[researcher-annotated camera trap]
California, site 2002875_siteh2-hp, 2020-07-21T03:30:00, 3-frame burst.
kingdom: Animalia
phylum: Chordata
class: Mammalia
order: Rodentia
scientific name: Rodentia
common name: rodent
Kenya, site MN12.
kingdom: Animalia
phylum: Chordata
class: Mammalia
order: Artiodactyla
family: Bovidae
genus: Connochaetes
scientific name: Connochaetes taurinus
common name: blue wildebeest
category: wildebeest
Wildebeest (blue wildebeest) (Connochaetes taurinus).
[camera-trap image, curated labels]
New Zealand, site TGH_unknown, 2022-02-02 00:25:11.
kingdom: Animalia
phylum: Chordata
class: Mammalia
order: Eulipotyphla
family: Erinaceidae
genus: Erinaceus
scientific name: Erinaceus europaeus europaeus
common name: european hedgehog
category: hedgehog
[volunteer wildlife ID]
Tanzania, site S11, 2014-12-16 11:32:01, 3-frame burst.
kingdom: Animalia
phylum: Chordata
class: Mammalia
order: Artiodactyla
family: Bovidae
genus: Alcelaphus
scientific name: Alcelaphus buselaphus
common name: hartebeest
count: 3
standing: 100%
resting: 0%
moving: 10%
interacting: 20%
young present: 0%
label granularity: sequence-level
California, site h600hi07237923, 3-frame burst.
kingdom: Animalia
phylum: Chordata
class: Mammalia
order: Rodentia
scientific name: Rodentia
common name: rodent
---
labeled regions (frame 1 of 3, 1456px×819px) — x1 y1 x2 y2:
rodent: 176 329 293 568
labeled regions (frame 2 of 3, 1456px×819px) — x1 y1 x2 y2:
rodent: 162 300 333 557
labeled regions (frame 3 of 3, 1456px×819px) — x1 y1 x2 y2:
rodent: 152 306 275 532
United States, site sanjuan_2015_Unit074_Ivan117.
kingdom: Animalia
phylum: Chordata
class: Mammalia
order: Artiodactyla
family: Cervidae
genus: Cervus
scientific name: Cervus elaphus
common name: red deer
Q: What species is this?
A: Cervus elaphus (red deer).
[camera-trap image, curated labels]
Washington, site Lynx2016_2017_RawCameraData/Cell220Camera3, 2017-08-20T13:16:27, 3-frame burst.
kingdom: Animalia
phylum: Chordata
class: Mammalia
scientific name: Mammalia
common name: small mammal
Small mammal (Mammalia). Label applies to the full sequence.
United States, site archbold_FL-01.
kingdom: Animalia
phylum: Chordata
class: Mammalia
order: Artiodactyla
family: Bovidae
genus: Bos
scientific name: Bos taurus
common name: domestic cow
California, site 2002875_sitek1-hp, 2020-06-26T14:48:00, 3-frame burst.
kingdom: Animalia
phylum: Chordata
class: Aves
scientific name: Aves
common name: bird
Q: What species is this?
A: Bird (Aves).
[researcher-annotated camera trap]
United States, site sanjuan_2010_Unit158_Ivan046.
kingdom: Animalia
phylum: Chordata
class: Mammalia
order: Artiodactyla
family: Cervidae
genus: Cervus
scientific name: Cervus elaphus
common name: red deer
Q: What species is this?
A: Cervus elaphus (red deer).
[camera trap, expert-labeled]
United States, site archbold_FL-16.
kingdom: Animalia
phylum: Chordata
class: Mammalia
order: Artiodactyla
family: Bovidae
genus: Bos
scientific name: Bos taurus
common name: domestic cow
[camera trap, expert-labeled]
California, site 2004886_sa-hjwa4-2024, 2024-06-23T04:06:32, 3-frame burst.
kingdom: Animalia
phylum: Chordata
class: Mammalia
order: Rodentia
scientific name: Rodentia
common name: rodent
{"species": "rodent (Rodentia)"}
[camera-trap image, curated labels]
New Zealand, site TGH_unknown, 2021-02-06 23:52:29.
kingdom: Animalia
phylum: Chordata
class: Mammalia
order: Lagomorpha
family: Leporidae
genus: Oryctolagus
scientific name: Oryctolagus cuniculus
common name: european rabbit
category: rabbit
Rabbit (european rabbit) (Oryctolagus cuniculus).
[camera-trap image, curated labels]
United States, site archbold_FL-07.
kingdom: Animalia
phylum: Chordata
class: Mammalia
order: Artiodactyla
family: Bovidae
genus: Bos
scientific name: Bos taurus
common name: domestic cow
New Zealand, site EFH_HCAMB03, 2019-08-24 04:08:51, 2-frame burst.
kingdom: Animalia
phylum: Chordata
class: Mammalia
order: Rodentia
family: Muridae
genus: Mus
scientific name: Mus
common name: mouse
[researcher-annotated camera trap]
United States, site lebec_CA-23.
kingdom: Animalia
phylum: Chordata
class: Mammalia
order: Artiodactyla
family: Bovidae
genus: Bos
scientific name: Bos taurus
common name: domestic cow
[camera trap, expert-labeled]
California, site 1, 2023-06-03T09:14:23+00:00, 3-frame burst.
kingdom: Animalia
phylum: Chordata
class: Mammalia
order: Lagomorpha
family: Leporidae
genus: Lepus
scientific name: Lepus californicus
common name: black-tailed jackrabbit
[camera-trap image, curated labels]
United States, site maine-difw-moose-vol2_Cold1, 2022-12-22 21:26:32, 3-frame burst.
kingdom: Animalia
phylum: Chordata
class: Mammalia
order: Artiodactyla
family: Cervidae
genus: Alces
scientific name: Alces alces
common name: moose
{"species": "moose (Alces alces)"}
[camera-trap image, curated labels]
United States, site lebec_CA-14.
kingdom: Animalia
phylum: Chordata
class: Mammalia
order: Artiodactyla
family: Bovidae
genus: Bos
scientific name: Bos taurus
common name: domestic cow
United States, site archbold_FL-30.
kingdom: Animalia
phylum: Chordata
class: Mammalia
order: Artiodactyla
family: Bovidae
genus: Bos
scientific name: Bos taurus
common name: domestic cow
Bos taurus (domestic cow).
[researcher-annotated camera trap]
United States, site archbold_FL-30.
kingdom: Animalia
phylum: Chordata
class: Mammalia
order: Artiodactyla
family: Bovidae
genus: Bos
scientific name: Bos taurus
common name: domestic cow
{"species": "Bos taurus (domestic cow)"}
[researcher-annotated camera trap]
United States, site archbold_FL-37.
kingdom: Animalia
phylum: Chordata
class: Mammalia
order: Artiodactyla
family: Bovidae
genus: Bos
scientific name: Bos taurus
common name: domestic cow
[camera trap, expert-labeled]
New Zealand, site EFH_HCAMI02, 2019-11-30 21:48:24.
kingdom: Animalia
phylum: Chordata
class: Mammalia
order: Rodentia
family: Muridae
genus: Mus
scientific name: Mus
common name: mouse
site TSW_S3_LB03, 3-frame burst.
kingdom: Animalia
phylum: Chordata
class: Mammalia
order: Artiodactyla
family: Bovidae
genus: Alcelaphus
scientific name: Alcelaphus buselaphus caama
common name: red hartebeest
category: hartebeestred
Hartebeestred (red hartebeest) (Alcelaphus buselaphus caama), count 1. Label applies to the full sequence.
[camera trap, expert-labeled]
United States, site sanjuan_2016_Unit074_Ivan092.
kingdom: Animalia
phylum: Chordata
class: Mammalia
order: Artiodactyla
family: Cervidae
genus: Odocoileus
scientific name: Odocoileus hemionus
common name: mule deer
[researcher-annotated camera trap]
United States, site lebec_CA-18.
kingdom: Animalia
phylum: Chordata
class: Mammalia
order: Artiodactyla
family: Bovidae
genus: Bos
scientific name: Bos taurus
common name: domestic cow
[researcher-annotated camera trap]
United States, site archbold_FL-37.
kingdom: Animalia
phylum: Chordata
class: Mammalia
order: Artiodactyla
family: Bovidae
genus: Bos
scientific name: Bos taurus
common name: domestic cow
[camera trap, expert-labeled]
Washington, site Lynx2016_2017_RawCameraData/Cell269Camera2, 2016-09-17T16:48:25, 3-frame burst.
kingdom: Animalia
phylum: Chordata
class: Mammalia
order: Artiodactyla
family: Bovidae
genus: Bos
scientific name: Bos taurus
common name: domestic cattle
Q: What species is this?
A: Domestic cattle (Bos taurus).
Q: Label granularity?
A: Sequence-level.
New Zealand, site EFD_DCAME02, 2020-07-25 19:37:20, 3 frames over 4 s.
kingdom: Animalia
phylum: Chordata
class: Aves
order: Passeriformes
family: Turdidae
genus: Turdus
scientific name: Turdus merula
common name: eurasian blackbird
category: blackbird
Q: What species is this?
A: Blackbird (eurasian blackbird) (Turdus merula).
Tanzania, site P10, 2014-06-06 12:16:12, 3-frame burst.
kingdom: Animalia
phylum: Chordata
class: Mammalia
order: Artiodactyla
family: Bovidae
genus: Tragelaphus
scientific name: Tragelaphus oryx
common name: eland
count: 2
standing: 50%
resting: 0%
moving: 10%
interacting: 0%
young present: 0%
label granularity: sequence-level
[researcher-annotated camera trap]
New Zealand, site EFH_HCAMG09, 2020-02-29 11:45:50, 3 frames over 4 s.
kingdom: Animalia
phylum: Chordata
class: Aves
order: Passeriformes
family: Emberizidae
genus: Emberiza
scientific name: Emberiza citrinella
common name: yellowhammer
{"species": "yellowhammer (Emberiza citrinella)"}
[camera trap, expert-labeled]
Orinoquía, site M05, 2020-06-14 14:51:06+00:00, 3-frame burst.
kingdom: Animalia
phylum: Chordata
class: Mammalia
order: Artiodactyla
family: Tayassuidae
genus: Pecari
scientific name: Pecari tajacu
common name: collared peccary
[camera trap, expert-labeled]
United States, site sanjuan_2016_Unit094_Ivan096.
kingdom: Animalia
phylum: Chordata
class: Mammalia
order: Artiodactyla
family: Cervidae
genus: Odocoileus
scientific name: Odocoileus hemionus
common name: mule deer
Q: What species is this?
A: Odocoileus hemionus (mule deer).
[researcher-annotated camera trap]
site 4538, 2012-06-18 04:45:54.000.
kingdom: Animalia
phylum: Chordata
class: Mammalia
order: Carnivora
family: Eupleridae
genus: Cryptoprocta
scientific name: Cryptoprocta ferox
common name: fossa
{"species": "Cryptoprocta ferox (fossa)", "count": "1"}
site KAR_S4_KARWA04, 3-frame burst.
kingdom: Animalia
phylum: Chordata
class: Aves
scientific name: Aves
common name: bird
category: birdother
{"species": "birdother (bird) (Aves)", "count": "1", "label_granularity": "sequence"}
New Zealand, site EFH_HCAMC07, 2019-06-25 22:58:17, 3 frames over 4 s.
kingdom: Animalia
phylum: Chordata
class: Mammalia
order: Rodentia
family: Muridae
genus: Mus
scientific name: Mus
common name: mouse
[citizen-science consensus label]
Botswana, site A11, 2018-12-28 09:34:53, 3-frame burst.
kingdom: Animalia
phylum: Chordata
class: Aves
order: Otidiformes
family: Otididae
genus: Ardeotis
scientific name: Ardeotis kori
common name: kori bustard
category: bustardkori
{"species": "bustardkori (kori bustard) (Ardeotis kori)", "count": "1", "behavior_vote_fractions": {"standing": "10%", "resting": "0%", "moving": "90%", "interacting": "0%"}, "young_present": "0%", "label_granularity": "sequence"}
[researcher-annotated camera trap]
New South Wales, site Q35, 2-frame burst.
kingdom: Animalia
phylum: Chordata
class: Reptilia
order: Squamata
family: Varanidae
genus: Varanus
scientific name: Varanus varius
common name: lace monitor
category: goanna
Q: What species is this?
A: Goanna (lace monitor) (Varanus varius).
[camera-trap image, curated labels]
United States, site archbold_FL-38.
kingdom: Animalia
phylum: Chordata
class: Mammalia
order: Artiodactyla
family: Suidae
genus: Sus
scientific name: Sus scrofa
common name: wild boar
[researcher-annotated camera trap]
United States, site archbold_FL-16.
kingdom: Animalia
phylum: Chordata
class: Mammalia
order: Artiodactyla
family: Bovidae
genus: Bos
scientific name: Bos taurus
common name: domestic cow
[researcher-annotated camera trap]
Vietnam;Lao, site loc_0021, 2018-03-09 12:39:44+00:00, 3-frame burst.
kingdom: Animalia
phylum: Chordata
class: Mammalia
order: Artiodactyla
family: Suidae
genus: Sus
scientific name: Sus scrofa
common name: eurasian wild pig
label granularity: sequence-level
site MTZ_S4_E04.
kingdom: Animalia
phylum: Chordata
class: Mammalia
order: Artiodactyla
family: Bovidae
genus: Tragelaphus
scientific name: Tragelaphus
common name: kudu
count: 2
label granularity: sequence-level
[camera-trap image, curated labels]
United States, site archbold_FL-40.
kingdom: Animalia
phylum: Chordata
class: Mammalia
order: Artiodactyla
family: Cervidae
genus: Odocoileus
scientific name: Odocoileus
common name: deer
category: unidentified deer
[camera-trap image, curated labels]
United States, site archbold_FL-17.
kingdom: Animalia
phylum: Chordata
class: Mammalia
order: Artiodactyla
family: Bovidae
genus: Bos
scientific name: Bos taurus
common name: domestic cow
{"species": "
++++++++++++++++++++
__Work to be completed__: Gather each line from the listing above that holds "California".

__Result below__:
California, site 2002875_siteh2-hp, 2020-07-21T03:30:00, 3-frame burst.
California, site h600hi07237923, 3-frame burst.
California, site 2002875_sitek1-hp, 2020-06-26T14:48:00, 3-frame burst.
California, site 2004886_sa-hjwa4-2024, 2024-06-23T04:06:32, 3-frame burst.
California, site 1, 2023-06-03T09:14:23+00:00, 3-frame burst.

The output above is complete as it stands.